▶ Your goal
Starting with the line that contains "Out of the items", copy every line through the end of the data below, exactly and with nothing added.
+ + + +
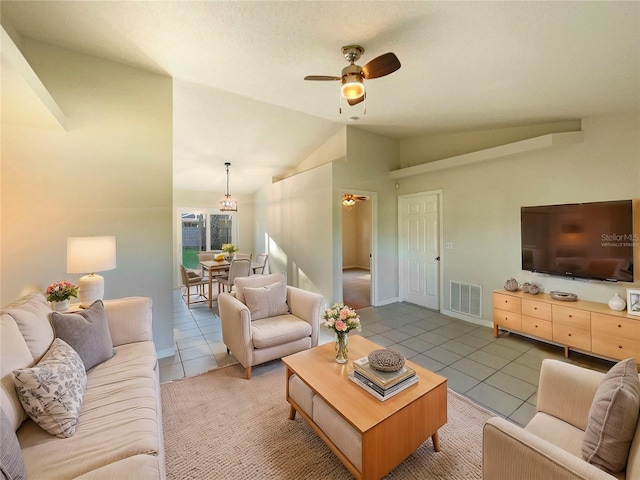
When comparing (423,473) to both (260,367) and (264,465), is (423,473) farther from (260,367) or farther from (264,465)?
(260,367)

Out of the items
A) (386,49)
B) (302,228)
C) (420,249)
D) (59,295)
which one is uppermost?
(386,49)

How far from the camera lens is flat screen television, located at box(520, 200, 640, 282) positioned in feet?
9.16

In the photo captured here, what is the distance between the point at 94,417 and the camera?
1.40 meters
+ + + +
▶ Correct answer
Out of the items
A) (386,49)
B) (302,228)
C) (420,249)
D) (59,295)
which one is uppermost?
(386,49)

How far from the camera lens is flat screen television, located at box(520, 200, 640, 282) positioned in feet?
9.16

In the photo captured here, what is the distance between the point at 94,417 and the camera?
1.40 meters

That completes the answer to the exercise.